### Questions to answer
a) According to the wedding sustainability text, how far in advance of the wedding should a floral donation service be contacted?
b) List every company or store named in the wedding sustainability text.

### Document text
****************************************

I scoped out a few Chicago-based options to provide this sweet service for Anne Marie & Phil's wedding, but unfortunately I hadn't discovered them early enough to reserve a pick up time.  I would recommend contacting a floral donation service at least a month out from your wedding so they have plenty of lead time to arrange for pick-up from your event and delivery to the recipients of your heartfelt donation.  If a flower donation service isn't readily available in your area, reach out to local hospitals & nursing homes to arrange a donation time. If your florist is unable to pick up and re-deliver, try contacting local high school or college student groups to deliver your arrangements in exchange for service hours to the community (as a service fraternity alum, I would have jumped at this fun opportunity back in college!)

One other amazing upcycle choice I'd like to highlight is Once Wed, an online wedding dress store where women can donate or purchase once-worn designer wedding gowns, bridesmaid dresses, accessories and more at a reduced cost.  For many conscious brides, a lot of thought goes into the sustainability of major purchases, especially their wedding dress. With Once Wed, brides, maids, and mothers have lots of options to upcycle their gowns to be loved again or purchase once-worn gowns for a second glorious fête.  I have a few friends who were ecstatic to find the dress of their dreams without having to purchase it new, or lovingly parted with a gown knowing the excitement it would bring to another bride through Once Wed.  


These small conscious contributions may not seem like much on their own, but added together across the wedding experience, the impact can be exponential.

Here are a few quick swaps (including those mentioned above) where you can make small choices for sustainability and have a larger impact working up to and beyond your big day:

  • Purchase ethical, sustainable jewelry — you can do this by ensuring your gemstones and metals are fairmined, fully traceable, or recycled. Bario Neal and Do Amore are both environmentally and socially conscious jewelers worth checking out.

  • Opt for glassware, dinnerware, washable napkins, and recyclable options wherever possible in place of single-use items including events leading up to the wedding such as the engagement party, bachelor/bachelorette party, and wedding shower. I once went to a friend’s wedding where they used bamboo tableware and we easily composted everything!

  • Consider emailing invitations to wedding events in lieu of snail mail.  If all-digital communication proves too challenging, meet in the middle with online RSVPS and thank you notes.  If your heart is set on paper invites, look for bundles or kits that use recycled paper, source local printing/calligraphy vendors, or DIY ways to print with less. A local St. Louis company, Cast Paper Art, produces plantable and eco-friendly stationery, paper, party favors and paper products that are equally beautiful as they are good for the Earth. 

  • Rent suits/tuxes or purchase gently used wedding attire/dresses instead of new; return, donate, or resell after your wedding. Encourage your bridal party to do the same, hello Rent the Runway!

  • Leverage natural lighting whenever possible especially in more temperate months to reduce energy usage indoors.

  • Don’t be afraid to ask your food/catering vendor to support your desire to be low waste. Donate leftover food and desserts to local shelters, and floral arrangements to hospitals, nursing homes, and assisted living communities to be enjoyed by others.  If donation isn't available, explore composting options. Ask them to serve from/on reusable tableware, utensils, etc.

  • Look for a low-waste favor alternative or experience as a way to thank your guests for attending parties and events. In case you didn’t catch this earlier, Cast Paper Art sells plantable party favors. As if embedding seeds in party favors isn’t cool enough, they can also create personalized bridal/thank you stationery by including the flowers used the day of your wedding.

****************************************

### Data
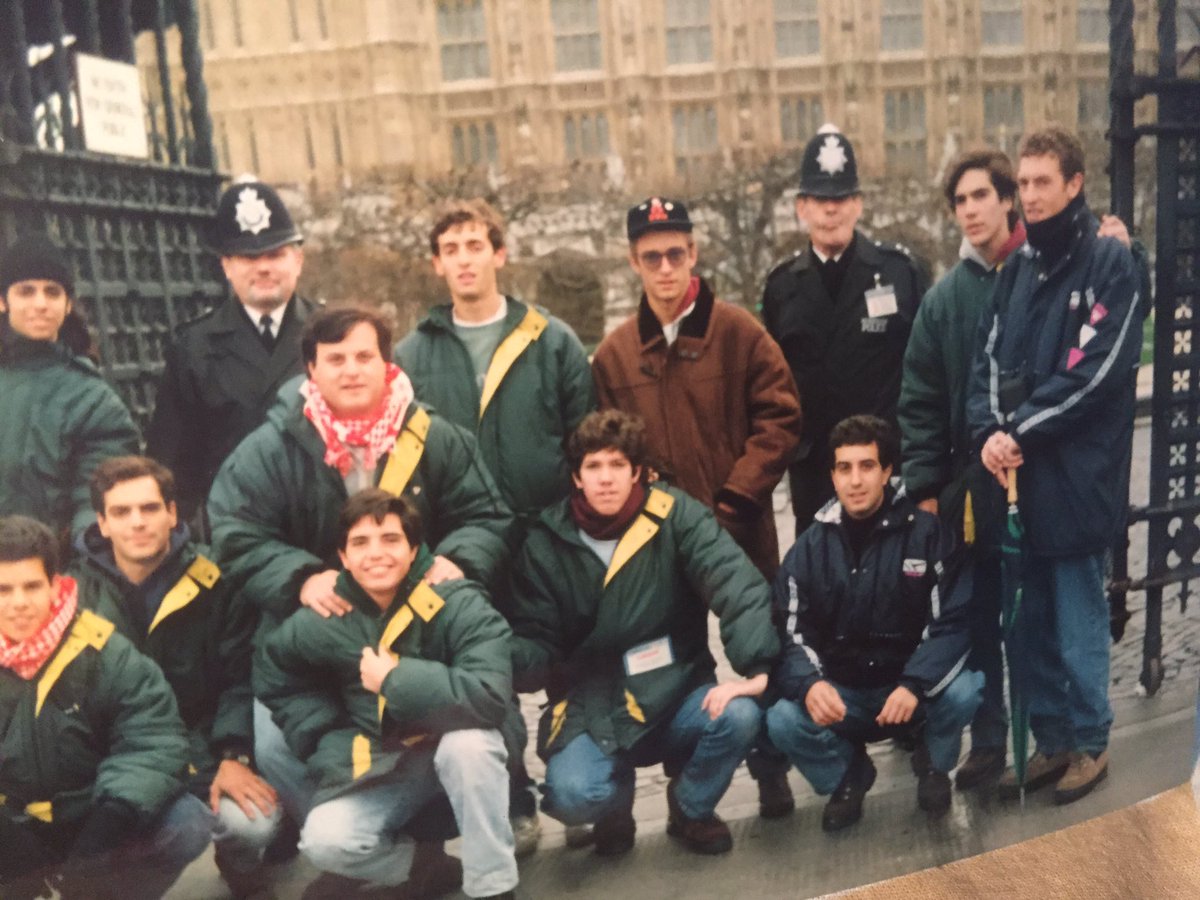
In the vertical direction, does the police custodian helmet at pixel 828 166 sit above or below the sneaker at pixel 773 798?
above

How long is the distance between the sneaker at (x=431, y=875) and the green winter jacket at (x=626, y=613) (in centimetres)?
32

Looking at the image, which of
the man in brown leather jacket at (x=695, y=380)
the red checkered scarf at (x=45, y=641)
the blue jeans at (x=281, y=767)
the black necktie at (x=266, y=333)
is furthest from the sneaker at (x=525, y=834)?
the black necktie at (x=266, y=333)

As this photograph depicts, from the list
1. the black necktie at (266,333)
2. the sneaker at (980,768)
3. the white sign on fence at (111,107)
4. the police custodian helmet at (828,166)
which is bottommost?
the sneaker at (980,768)

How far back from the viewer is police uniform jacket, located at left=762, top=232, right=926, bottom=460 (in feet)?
9.22

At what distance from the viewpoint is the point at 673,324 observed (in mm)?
2721

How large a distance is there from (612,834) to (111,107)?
192 cm

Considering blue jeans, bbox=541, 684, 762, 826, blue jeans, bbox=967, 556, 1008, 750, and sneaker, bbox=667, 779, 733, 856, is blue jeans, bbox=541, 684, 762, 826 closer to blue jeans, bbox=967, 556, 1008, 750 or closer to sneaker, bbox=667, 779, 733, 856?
sneaker, bbox=667, 779, 733, 856

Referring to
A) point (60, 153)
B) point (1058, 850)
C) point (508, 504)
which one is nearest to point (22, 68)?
point (60, 153)

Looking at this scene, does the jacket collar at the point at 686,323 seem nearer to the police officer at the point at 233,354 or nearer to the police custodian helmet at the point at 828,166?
the police custodian helmet at the point at 828,166

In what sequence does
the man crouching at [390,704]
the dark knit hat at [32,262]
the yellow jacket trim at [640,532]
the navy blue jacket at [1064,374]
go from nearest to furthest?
the dark knit hat at [32,262] → the man crouching at [390,704] → the yellow jacket trim at [640,532] → the navy blue jacket at [1064,374]

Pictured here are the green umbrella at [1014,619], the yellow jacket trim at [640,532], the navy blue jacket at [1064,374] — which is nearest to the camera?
the yellow jacket trim at [640,532]

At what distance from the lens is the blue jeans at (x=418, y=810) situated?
99.4 inches

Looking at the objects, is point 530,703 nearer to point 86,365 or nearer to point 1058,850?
point 86,365

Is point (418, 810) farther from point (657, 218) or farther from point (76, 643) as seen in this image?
point (657, 218)
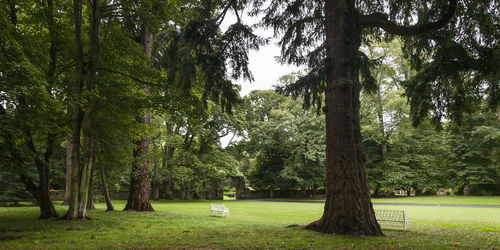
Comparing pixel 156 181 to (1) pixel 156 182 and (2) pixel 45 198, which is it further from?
(2) pixel 45 198

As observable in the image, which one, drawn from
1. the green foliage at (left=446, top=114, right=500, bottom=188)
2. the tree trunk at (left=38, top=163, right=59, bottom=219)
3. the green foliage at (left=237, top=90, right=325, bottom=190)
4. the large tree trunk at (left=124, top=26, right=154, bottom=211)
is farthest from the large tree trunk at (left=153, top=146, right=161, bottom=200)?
the green foliage at (left=446, top=114, right=500, bottom=188)

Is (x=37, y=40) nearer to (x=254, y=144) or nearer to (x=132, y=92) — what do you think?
(x=132, y=92)

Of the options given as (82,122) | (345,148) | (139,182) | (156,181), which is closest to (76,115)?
(82,122)

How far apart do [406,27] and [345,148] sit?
3.46 metres

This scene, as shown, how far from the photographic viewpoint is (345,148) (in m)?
8.04

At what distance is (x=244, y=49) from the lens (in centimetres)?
935

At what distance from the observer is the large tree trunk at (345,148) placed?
7.77 m

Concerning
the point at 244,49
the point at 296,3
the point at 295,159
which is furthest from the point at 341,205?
the point at 295,159

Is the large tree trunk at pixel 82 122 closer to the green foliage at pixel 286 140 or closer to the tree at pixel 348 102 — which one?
the tree at pixel 348 102

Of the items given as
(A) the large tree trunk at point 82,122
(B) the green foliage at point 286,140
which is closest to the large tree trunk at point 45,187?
(A) the large tree trunk at point 82,122

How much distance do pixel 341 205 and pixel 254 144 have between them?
27.7 metres

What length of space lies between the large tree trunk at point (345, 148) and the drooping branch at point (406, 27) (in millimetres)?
449

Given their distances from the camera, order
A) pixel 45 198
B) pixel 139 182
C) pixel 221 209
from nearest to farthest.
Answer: pixel 45 198
pixel 221 209
pixel 139 182

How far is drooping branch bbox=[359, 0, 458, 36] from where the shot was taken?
6.54m
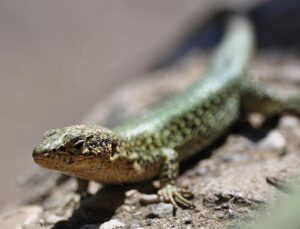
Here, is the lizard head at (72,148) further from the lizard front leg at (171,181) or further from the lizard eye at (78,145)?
the lizard front leg at (171,181)

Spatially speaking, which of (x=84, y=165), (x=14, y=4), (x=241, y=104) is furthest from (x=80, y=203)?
(x=14, y=4)

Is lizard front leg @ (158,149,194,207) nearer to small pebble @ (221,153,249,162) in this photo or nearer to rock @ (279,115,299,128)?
small pebble @ (221,153,249,162)

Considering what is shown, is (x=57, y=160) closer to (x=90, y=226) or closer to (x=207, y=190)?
(x=90, y=226)

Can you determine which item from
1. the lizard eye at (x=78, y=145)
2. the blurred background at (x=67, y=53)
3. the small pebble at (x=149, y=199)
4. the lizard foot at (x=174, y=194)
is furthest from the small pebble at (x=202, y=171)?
the blurred background at (x=67, y=53)

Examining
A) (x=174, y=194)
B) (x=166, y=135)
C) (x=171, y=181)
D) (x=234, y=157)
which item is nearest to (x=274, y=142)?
(x=234, y=157)

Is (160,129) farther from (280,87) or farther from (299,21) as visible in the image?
(299,21)
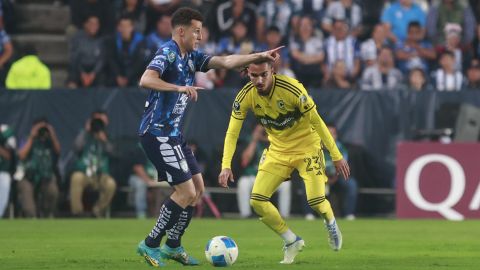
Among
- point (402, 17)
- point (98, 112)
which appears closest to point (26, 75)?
point (98, 112)

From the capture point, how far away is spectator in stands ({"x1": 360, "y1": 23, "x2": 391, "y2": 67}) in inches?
967

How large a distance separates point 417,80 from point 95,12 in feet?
21.8

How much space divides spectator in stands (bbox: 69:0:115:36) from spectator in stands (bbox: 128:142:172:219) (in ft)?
11.1

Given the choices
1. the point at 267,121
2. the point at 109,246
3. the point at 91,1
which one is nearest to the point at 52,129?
the point at 91,1

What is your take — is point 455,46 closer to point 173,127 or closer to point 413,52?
point 413,52

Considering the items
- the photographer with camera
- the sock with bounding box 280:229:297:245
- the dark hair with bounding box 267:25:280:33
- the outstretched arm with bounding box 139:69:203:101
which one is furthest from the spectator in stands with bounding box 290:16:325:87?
the outstretched arm with bounding box 139:69:203:101

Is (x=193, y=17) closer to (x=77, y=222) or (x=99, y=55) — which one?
(x=77, y=222)

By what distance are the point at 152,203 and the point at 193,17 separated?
1133 centimetres

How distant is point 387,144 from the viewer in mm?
23250

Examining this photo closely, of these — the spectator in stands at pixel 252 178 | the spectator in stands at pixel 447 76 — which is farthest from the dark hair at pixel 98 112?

****************************************

### Activity answers
a) At least a month before the wedding.

b) Once Wed, Bario Neal, Do Amore, Cast Paper Art, Rent the Runway